I think rpc-gssd.service is needed for Kerberos/NFS mounts. This doesn't quite fix the above tests, but at least gets a different error.

From what I remember from Debian, rpc-svcgssd is also required, but that doesn't seem to be packaged in NixOS. That might have been only for NFSv3 though that's rpc.mountd, so it looks like we need to package rpc-svcgssd, I'm on it :)

[kwohlfahrt]

Progress - the filesystem mounts, but no writes are possible, even when I have kinit the correct user. I've posted my work so far in #73989, and will have another look tomorrow - advice welcome.

[rnhmjoj]

@kwohlfahrt Thank you! I can't help you much with kerberos but I'll try reviewing you PR.

[kwohlfahrt]

Not much progress today - I suspect something to do with ID mapping since everything is owned by nobody. Many packages suggest idmapd must be running on the client and server, but more recent documentation suggests nfsidmap is necessary on the client, not idmapd. Starting idmapd on the client (requires enabling services.nfs) makes the UIDs correct, but write permission is still denied.
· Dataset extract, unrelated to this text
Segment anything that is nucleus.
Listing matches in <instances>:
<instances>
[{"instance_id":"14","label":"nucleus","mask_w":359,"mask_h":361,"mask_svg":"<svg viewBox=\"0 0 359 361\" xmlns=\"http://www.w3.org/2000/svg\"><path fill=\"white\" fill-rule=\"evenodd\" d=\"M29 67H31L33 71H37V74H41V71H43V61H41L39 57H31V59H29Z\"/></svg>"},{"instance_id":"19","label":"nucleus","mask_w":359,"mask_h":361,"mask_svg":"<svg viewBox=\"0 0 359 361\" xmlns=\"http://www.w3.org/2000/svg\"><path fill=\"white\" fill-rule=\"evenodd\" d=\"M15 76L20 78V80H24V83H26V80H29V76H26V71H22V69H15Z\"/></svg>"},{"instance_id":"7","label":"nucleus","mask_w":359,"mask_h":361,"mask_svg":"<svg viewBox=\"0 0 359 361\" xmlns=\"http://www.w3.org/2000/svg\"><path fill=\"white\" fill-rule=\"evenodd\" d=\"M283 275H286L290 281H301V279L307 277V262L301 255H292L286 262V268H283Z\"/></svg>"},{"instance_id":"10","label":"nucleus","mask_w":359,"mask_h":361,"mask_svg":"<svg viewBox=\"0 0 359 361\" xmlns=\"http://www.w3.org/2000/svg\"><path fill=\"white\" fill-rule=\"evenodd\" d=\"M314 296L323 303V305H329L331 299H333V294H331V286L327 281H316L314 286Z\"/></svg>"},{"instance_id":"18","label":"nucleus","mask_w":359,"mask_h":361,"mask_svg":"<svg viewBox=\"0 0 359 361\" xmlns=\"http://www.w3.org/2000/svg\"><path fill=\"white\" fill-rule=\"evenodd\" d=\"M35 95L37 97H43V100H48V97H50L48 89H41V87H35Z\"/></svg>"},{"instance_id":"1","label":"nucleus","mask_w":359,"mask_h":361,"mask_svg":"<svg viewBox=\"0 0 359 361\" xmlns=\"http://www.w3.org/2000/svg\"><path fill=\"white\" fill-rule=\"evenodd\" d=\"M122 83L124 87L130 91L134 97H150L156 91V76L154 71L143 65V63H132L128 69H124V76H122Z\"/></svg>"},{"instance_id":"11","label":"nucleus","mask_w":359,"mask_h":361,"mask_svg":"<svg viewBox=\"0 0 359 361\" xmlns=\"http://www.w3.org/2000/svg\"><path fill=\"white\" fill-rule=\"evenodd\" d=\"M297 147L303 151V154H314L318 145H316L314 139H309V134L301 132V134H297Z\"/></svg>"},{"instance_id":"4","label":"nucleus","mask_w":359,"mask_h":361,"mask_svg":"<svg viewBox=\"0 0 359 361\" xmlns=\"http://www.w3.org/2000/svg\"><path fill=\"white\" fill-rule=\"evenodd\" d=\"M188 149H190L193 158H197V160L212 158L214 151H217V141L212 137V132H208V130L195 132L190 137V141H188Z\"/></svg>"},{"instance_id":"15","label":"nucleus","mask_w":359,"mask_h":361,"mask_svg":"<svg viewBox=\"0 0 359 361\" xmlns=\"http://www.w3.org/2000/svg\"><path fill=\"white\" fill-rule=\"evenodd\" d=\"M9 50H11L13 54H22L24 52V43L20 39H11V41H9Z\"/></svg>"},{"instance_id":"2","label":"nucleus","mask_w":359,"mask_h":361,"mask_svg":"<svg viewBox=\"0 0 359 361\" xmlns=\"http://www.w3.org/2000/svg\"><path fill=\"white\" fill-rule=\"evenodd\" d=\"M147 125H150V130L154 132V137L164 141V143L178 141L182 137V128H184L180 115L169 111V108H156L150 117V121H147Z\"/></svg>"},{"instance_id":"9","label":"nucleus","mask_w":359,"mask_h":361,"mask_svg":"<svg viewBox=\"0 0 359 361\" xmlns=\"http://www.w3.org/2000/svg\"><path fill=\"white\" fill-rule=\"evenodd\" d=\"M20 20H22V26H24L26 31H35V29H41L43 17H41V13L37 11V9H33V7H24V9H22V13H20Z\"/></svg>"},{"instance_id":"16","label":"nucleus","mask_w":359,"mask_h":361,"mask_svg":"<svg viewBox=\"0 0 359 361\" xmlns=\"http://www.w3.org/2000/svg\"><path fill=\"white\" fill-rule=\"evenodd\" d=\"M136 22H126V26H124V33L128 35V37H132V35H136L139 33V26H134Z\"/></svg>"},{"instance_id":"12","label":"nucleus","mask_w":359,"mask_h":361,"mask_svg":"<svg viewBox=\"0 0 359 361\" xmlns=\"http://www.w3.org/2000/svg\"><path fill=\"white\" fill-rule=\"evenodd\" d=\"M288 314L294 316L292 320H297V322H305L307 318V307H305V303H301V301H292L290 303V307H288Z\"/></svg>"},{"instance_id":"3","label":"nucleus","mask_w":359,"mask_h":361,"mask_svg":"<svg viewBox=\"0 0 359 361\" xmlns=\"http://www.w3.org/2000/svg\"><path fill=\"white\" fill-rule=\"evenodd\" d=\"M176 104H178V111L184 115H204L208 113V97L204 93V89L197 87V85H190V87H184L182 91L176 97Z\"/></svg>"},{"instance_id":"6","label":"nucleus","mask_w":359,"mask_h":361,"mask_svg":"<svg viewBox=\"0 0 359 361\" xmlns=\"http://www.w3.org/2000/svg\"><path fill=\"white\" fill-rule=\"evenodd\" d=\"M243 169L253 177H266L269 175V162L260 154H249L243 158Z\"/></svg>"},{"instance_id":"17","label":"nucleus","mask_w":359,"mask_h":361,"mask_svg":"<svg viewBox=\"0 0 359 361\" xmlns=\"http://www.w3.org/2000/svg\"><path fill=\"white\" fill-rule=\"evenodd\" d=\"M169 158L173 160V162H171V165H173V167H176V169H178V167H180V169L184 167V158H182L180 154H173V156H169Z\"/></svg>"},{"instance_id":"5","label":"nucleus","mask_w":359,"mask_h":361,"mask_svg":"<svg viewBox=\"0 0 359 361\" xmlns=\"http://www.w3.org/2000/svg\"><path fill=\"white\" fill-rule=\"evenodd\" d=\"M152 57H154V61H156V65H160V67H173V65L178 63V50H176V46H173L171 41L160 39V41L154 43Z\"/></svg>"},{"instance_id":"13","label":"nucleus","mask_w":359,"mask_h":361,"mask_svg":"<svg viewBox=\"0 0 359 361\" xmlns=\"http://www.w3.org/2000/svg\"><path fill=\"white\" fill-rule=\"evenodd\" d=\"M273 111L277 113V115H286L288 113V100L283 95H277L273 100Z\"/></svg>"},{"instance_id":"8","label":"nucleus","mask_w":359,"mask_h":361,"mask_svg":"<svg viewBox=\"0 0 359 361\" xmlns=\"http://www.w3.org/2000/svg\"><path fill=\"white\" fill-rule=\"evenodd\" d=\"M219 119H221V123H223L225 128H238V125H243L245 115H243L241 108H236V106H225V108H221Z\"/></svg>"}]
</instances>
I suspect the missing factor is that nfs-utils does not pull in external libnfsidmap, which the read-me suggests is necessary (and old versions cause a similar bug to what we see). I think libnfsidmap either recently split or merged from nfs-utils, and I'm not sure which way round it went libnfsidmap was merged into nfs-utils in 2017, which is after the last release of libnfsidmap in 2014. So that shouldn't be the issue, but Debian still uses it for some reason, as well as an old version of nfs-utils (1.3.4)?

[kwohlfahrt]

I think I was barking up the wrong tree. The example in the PR is now working, with two caveats:

1. file IDs are all messed up. This can be fixed by running nfs-idmapd on the client, but docs suggest that this is no longer necessary as it is replaced by the nfsidmap binary. I'm going to try on a few different distros to see what they do.
2. It is not possible to write to files as root, even if the corresponding kerberos principal exists. This may be intended behavior.

[kwohlfahrt]

I think the first issue is a dupe of #68106.